I came to a mound of rubble and climbed over it. There were more of the beetles and they scuttled from view, dropping into a dozen gaps between the rocks. Mist billowed about me and my mind drifted to wondering if Ika’s father and the other miners really were shackled in the mine, forgotten. Then rocks beside me moved. My heart nearly leapt straight from my chest, but it was not the beast; it was someone lying in the rubble. Surely the beast must hear the pounding of my heart. I forced myself to grasp the body under its arms and half drag, half lift it as I backed out of the tunnel. It was awkward getting it over the rubble and I was afraid to move quickly in case I made a noise.

Only when I had dragged it from the mouth of the tunnel and turned it did I see that it was Dameon. There were dozens of small cuts on his face and neck but his eyes fluttered open. Although he could not see me, he murmured my name. I gave a sobbing laugh and kissed him, then I hauled him into a sitting position against the side of the tunnel and said softly, ‘You are safe now, dear one.’ Blessing Ana, I used the dagger to cut Dameon’s hands and feet free. ‘If you can walk . . .’

‘When the blood returns,’ he said. ‘Where . . .?’

‘Shh. The mine tunnel,’ I said. ‘Ariel laid you in the mouth of the monster’s lair.’

‘Why?’

I shook my head. ‘I don’t know. It does not matter now. I need to get Swallow. Gahltha will be here soon. He will lead you out . . .’

‘I will manage. Go . . .’

I returned to the tunnel, carrying the sack, and made my way along it, again keeping low. The yellow light flashed just as I reached the place where I had found Dameon, and I spotted another human shape a little way ahead, directly under it. I was repelled to see that the black beetles were all over it, though they fled, dropping from sight the moment I came close. Then I saw that there was
another body
beyond it, turned on its side and facing away. Only then did I realise Ana had spoken of Swallow and the others. The body furthest away moved and I bent low to catch a breath of fresher air, for I could feel my head swimming. A sound made me freeze, but I realised it was one of the men. Fear that he would cry out made me hasten, but the rubble was higher here and as I moved over it, trying not to make a sound, I grimaced to see another wave of the black beetles flow away. I wondered how I was going to get the men out over the rubble. Even if I could manage, it would make a good deal of noise. The other alternative was to shift the rubble. But that would take time and some of the chunks were very big. Maybe the one that was moving could be wakened and help me with the other.

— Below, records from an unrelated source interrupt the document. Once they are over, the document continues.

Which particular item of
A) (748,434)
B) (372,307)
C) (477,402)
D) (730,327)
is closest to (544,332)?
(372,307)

There was another flash of yellow light from the lamp on the wall above, but now I noticed another identical pulse of yellow light had flashed further in. It reminded me of something and I was still staring at it when I felt a savage slash of pain in my leg. It woke me from my stupor and I looked down to see Maruman glaring up at me with his one good eye. For one second I thought he was an illusion born of the strange fog, but he gave a soft yowl and pressed himself against me, using the contact to beastspeak me.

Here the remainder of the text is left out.